Every angler has hit the pilings on a dock or the cross bars or limbs on trees as well as the rocks on the bottom. What anglers need to understand, Monroe says, is that when fish are hungry, those collisions are akin to the dinner bell ringing for bass.

“In clean water situations, when that heavy sinker hits bottom and kicks up muck or dirt, those fish can see that from a distance and can trigger fish into striking,” Monroe added.

Working the Bait

Once Monroe’s bait hits the water, he follows a strict checklist before he reels up and starts over.

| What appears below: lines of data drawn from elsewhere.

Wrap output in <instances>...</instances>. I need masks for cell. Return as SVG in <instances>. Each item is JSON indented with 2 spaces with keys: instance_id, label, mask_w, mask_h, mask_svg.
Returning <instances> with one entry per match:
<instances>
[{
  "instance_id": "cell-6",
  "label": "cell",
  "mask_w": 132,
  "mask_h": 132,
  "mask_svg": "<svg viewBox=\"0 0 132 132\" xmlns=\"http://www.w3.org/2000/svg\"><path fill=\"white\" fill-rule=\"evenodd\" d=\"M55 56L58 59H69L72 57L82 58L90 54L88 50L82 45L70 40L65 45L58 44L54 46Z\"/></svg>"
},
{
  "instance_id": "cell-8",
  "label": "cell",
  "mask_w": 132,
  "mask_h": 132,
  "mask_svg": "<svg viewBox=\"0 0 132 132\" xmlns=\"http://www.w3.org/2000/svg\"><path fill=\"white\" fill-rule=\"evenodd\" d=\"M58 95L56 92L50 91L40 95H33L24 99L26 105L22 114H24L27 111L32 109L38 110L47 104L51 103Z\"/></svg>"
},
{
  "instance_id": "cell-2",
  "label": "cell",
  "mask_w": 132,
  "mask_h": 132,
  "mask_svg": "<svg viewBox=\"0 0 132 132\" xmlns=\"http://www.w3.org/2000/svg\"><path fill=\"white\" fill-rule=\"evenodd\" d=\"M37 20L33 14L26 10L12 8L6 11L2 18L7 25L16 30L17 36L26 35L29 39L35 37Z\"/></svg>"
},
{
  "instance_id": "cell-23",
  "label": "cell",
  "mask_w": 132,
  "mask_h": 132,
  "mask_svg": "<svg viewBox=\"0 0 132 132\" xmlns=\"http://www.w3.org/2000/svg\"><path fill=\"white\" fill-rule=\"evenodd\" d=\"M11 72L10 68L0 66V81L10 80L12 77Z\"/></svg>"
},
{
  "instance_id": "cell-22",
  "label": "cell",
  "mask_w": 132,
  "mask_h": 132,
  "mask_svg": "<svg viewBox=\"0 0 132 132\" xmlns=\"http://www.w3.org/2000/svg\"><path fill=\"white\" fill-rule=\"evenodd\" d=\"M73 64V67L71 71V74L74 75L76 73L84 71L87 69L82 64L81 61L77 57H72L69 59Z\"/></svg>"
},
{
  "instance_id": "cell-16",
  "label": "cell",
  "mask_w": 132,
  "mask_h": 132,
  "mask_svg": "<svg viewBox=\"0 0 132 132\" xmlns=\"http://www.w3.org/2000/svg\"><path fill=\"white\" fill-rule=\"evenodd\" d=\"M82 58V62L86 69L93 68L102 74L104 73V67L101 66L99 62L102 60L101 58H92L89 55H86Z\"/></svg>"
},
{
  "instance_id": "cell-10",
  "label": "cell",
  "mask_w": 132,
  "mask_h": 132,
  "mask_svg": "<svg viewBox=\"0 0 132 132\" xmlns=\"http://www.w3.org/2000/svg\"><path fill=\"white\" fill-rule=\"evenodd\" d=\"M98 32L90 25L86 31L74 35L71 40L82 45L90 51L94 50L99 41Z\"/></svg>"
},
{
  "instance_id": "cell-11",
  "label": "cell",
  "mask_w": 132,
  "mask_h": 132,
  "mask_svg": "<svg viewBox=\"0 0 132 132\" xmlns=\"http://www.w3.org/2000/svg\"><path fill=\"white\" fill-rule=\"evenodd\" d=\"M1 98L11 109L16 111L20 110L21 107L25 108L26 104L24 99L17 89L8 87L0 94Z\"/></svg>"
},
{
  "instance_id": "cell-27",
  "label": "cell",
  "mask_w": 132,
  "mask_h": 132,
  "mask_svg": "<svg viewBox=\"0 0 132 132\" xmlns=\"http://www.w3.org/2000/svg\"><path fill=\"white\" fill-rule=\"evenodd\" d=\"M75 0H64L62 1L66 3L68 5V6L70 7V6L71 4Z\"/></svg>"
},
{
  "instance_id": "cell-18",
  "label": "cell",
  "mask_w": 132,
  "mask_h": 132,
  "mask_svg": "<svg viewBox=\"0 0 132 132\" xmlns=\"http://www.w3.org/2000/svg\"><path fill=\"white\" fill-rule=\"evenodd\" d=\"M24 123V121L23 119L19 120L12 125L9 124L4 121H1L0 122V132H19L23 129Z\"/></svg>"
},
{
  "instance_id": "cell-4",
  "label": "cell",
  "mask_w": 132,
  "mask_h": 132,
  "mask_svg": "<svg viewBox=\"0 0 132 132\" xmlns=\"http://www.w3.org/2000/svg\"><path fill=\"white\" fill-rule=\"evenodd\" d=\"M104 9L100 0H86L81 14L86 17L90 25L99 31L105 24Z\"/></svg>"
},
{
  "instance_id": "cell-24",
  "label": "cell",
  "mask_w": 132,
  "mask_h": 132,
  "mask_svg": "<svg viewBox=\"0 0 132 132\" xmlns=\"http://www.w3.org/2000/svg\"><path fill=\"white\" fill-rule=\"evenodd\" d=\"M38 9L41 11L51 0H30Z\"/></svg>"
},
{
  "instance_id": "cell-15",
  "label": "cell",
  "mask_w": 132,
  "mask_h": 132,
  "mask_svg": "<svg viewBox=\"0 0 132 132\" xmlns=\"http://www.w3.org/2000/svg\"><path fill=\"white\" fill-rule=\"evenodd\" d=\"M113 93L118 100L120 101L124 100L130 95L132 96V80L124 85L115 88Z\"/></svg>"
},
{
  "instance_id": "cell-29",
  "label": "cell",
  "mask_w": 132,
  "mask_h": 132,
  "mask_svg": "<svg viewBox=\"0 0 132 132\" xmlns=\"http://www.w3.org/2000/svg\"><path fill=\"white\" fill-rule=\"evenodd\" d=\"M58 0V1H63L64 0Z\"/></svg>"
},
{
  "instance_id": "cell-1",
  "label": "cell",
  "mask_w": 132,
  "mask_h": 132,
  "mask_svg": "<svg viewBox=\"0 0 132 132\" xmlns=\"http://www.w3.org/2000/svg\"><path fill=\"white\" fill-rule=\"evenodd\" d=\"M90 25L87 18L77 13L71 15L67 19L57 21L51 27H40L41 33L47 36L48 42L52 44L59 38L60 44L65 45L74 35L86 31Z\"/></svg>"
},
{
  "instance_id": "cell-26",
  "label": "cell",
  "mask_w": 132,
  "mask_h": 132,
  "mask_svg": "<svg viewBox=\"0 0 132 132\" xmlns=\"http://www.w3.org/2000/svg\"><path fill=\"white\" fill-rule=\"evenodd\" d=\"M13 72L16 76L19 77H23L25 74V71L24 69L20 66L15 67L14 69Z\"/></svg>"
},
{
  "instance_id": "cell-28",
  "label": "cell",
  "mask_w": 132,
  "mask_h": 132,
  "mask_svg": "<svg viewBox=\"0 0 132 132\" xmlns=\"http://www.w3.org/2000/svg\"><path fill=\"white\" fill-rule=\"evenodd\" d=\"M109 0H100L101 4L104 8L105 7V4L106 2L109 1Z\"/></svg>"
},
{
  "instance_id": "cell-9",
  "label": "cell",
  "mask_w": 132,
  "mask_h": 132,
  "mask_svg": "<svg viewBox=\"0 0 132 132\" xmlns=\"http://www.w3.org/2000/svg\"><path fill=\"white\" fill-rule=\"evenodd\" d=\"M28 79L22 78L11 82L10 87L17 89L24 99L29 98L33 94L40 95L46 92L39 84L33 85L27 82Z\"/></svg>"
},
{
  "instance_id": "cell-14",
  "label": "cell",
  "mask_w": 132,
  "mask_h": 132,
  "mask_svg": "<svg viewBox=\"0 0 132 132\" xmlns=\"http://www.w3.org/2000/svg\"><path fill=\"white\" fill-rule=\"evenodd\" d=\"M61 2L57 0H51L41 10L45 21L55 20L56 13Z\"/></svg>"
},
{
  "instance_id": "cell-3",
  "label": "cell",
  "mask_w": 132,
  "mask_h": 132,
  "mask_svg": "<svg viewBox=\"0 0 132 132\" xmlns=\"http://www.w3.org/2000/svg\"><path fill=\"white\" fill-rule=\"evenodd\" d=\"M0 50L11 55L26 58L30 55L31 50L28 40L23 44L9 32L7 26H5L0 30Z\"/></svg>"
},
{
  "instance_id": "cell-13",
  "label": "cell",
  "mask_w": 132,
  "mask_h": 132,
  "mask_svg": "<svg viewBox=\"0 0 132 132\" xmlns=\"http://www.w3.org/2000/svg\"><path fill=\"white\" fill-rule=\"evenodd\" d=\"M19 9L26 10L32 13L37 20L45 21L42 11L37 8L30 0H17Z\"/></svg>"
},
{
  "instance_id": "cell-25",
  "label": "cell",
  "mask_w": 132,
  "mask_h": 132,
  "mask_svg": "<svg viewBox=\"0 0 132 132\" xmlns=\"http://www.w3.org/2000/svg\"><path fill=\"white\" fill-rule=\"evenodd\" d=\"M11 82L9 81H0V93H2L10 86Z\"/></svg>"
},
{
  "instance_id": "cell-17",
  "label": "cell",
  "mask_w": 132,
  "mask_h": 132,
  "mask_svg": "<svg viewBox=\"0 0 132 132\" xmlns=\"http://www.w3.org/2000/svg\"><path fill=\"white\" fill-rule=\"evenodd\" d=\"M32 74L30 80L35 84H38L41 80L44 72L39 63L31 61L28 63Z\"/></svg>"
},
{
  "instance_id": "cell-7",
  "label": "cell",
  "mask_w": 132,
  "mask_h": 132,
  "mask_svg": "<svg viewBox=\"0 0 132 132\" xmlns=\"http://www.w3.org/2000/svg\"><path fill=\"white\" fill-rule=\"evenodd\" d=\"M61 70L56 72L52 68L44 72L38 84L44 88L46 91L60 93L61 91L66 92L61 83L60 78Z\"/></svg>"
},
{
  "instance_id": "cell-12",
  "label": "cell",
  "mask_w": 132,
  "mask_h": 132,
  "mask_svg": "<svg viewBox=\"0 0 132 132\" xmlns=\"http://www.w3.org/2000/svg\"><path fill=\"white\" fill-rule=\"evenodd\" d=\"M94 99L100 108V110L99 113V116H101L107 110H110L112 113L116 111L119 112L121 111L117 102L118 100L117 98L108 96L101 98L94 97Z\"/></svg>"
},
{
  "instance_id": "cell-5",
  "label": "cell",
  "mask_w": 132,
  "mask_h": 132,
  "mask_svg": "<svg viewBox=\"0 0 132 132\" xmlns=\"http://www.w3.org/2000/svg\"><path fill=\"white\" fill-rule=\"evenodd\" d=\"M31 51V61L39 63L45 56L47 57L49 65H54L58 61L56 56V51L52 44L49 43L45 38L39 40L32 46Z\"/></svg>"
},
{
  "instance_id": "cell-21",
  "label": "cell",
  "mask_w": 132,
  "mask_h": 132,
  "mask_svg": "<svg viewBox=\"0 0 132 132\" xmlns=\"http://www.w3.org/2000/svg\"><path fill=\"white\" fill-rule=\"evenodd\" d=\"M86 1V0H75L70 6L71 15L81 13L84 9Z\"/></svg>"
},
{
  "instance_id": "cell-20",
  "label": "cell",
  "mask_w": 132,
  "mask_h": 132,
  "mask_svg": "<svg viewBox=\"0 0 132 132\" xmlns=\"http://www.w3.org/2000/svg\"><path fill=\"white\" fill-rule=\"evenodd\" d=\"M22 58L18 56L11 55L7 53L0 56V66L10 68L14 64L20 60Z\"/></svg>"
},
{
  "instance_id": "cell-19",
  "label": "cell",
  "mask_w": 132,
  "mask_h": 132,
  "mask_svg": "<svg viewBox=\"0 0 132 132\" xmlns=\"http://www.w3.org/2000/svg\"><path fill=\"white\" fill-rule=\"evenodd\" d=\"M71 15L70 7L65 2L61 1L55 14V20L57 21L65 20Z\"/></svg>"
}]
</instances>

“I’ll hop that bait up and down twice, boom boom, pull it out and pitch to the next spot,” he said. “The initial trigger is when it hits the bottom. With one kick of their tail, a bass can swim five feet. If they are in any general direction, they are going to eat that thing as soon as it hits the bottom.”

Setting the Hook

Monroe knows to use a hard-pressure hookset versus a snapping hookset.

“You don’t want a bow in the line when you set the hook,” he said. “When you set on the slack line, the weight hits the back of their mouth and blows their mouth open.”

With a pressure hookset, by pulling hard, largemouth will clamp down on the bait harder eventually letting the sinker to slip through.

“You peg them in the roof of their mouth every time,” Monroe added. He locks his drag down tight to ensure a solid hookset.

Bait Selection

Monroe favors a Missile Baits D-Bomb paired with a 5/0 River2Sea New Jack Flippin Hook and a minimum of a 1-ounce River2Sea Trash Bomb weight. He prefers the candy grass pattern when bluegill are present and uses bruiser flash as a back-up. Day in and day out, the latter color is his confidence bait.

“If the D-Bomb isn’t working I’ll switch to the Missile Craw and be sure to match the hatch with both baits,” Monroe said.

Geared Up

> 8’ heavy-action Daiwa Steez AGS flipping rod, Daiwa Zillion HD casting reel (Monroe likes the 100-mm handle and 13 pounds of drag gives him confidence on hooksets), 65-pound Maxima Ultragreen braided line.